Post by blissakpo » Mon Jan 14, 2019 4:13 pm

One of the few Tractor Breakers I know of :

Pocock Tractor Spares - Richard Pocock, Manor Farm, Berwick St John, Shaftesbury, Dorset SP7 0EX - Telephone: 01747 828 272

They have 36” rear wheels for a 990 Part number 4059 at 250 Plus VAT Photo shows 2 wheels I assume it’s for the two give him a ring – But as with all second hand tractor parts I would advise a visit don’t order them over the phone and have them shipped as that can be a total waste of money.

Also I agree with philedge about the tinsel....and maybe some fairy lights for next year

Posts: 93
Joined: Tue Jul 17, 2018 7:15 pm
Location: Pembrokeshire

Re: 990 project

Post by blissakpo » Mon Jan 14, 2019 4:17 pm

I tried to post this earlier but it seems to have disappeared into the ether......

Welcome - You will have some fun with that.

This Forum is the ideal place to start. There are some very knowledgeable people here who are very happy to share info.

Find the Engine and Chassis Number on the tractor it will help you source the correct bits. Check those against the V5 Registration Document (If you have one) If you are really lucky they will matchJ

If you search this website for Haynes Manual you will find a link to all sorts of useful info. like parts catalogue and workshop/ operators manual. I also like to have a hard copy. The parts catalogue is particularly useful as you can see how bits go together and what it would have looked like when it was new.

Do a full service, replace the filters and the engine/gearbox oil with the correct grade. The Gearbox/Hydraulics use the same oil, if it is milky white you have water in it. Replace the gear stick boots if they are perished and get caps to blank off any external hydraulic connectors that don’t have them fitted as these are the two main sources of water in the oil. Be very fussy connecting anything to your hydraulics that may be contaminated with water. Oil is expensive and you need lots of it so you don’t want to change it outside of service intervals.

When changing the engine oil stick your finger up the plug hole - If its full of snot it might pay you to drop the sump and clean that out with some old diesel.

The hydraulic filter is located under the gearbox in a circular housing – get a good one from a reputable source (DBPL) and replace the gasket at the same time. Once you have finished only put a couple of pints of oil back in to start with and check for leaks – It’s a pain having to drain it all back out to fix the leak – I know been there done that.

Run it for a while and have some fun with it before tearing it apart, find out what needs fixing and then work out the things to attack first in a logical manner so you don’t end up stripping bits off more times than necessary and be prepared for a lot of botch jobs you will find. Farmers are notoriously proud of having short arms and deep pockets and are very inventive when it comes to saving moneyJ especially in South Wales – I know that’s where I’m based – If there be no stamp on this envelope it fell off in the post…..
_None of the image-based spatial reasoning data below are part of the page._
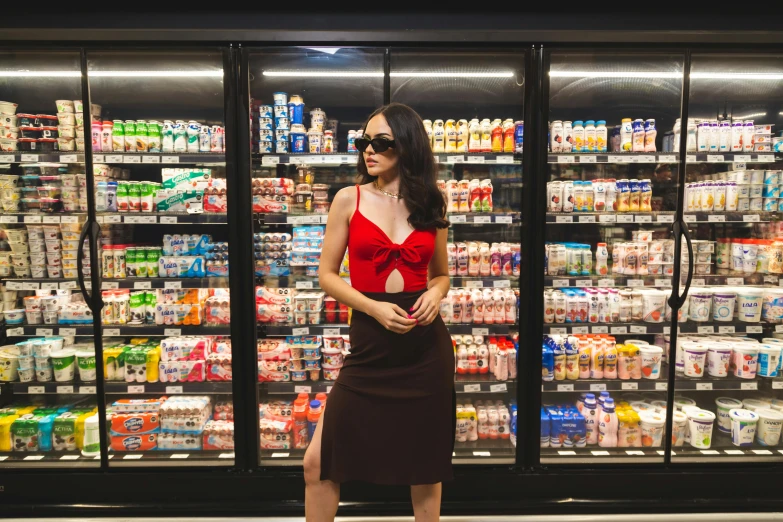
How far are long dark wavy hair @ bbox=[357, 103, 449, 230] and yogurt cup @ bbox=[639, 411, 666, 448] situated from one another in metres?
2.08

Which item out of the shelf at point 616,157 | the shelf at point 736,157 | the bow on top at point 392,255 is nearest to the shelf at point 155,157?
the bow on top at point 392,255

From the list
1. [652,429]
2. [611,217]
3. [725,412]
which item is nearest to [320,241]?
[611,217]

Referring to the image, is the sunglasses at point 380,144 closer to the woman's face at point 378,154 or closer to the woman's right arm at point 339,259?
the woman's face at point 378,154

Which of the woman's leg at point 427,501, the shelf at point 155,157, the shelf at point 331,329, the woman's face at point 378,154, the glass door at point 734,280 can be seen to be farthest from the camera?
the glass door at point 734,280

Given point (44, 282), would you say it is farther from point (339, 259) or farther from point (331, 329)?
point (339, 259)

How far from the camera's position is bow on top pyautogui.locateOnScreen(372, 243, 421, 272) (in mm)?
1562

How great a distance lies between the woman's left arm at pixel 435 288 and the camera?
5.08 feet

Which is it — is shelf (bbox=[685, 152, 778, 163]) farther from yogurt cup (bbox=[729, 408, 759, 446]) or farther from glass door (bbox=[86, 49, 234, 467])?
glass door (bbox=[86, 49, 234, 467])

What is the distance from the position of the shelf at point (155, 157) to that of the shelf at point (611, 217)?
190 cm

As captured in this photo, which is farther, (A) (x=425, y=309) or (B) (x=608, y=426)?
(B) (x=608, y=426)

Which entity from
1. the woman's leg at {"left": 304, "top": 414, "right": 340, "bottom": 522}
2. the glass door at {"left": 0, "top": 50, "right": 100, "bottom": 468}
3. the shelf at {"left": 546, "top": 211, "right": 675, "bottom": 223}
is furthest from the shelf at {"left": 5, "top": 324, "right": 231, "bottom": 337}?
the shelf at {"left": 546, "top": 211, "right": 675, "bottom": 223}

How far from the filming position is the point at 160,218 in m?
2.57

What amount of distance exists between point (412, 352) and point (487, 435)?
1.53m

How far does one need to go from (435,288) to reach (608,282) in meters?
1.53
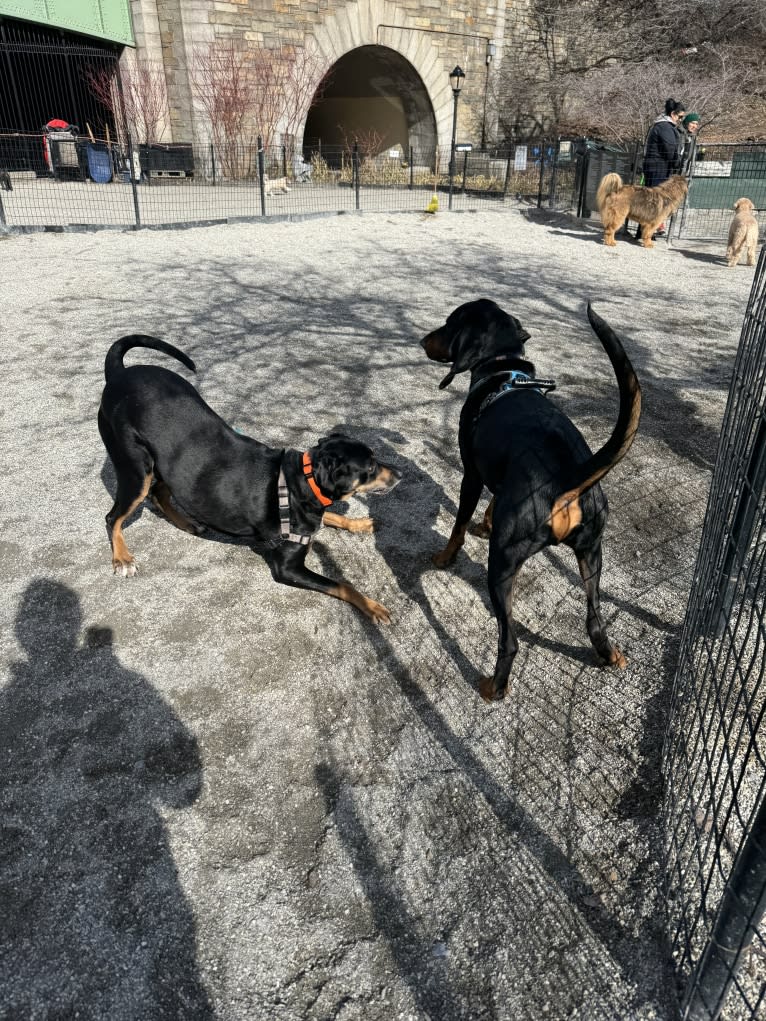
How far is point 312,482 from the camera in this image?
10.2 ft

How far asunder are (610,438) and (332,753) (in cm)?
149

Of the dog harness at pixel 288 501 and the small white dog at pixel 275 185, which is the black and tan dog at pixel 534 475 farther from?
the small white dog at pixel 275 185

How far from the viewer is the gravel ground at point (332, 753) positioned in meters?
1.74

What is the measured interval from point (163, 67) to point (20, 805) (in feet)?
76.3

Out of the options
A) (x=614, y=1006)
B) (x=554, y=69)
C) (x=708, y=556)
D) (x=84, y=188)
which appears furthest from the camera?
(x=554, y=69)

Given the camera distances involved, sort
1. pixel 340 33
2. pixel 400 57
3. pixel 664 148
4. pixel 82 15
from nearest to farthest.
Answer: pixel 664 148, pixel 82 15, pixel 340 33, pixel 400 57

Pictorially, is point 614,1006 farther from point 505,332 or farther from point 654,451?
point 654,451

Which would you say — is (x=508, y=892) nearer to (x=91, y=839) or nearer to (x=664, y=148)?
(x=91, y=839)

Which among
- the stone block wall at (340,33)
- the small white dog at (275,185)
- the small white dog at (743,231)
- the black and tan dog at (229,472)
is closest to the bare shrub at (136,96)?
the stone block wall at (340,33)

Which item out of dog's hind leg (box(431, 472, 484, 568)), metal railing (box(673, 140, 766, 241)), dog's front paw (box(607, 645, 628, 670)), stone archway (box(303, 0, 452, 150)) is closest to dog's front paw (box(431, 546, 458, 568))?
dog's hind leg (box(431, 472, 484, 568))

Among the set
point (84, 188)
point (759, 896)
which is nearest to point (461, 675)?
point (759, 896)

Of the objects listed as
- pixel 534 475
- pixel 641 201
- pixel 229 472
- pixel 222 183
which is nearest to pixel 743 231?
pixel 641 201

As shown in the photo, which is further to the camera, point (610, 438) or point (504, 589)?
point (504, 589)

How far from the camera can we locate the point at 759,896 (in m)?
1.33
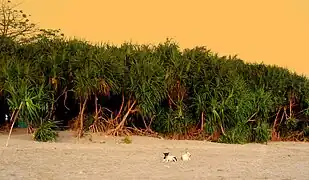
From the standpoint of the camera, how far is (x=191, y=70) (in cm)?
2261

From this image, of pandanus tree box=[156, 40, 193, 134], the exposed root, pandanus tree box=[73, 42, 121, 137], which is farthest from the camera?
pandanus tree box=[156, 40, 193, 134]

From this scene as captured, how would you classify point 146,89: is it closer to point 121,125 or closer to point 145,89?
point 145,89

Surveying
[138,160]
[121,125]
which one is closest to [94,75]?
[121,125]

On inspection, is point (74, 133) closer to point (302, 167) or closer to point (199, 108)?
point (199, 108)

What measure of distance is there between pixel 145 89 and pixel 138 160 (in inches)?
242

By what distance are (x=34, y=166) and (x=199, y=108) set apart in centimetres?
1078

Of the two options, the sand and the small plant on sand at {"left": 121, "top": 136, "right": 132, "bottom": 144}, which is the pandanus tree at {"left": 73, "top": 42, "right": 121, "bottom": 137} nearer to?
the small plant on sand at {"left": 121, "top": 136, "right": 132, "bottom": 144}

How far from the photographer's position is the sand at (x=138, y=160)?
40.5 feet

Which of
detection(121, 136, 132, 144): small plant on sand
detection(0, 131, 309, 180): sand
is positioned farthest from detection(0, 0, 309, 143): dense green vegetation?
detection(0, 131, 309, 180): sand

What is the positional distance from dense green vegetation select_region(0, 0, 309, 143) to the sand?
1.28 metres

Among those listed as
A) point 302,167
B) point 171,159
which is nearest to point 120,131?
point 171,159

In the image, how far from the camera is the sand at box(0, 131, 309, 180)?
487 inches

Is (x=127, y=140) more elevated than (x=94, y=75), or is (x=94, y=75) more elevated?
(x=94, y=75)

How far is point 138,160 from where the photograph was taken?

The wings are available from David Brown Parts ltd, Barclay Williams are another good source of bits – The wheels you may struggle for, Bay of Fleas is a useful source provided you know what you are looking for but can be expensive with a lot of rubbish advertised, often erroneosly identified. Just because it says it will fit your tractor does not mean it willL

If you are looking to repaint don’t forget that aluminium parts need to be given an acid etched primer first or the subsequent coats won’t stay on for very long. I have had excellent results using Craftmaster Paints – they do an acid etch primer in aerosol can and a special undercoat/ topcoat paint formulated for tractors that can be sprayed or brushed on – If its brushed on add a couple of drops of their brushing additive and the results are very nearly the same as a spray gun unlike some paints available from the local agricultural merchants that look like they were put on with a spade and take months to dry.

DB’s are pretty much bullet proof provided they have been well serviced and looked after - Most problems tend to come from poor /nonexistent servicing and botch jobs done over a long hard working life.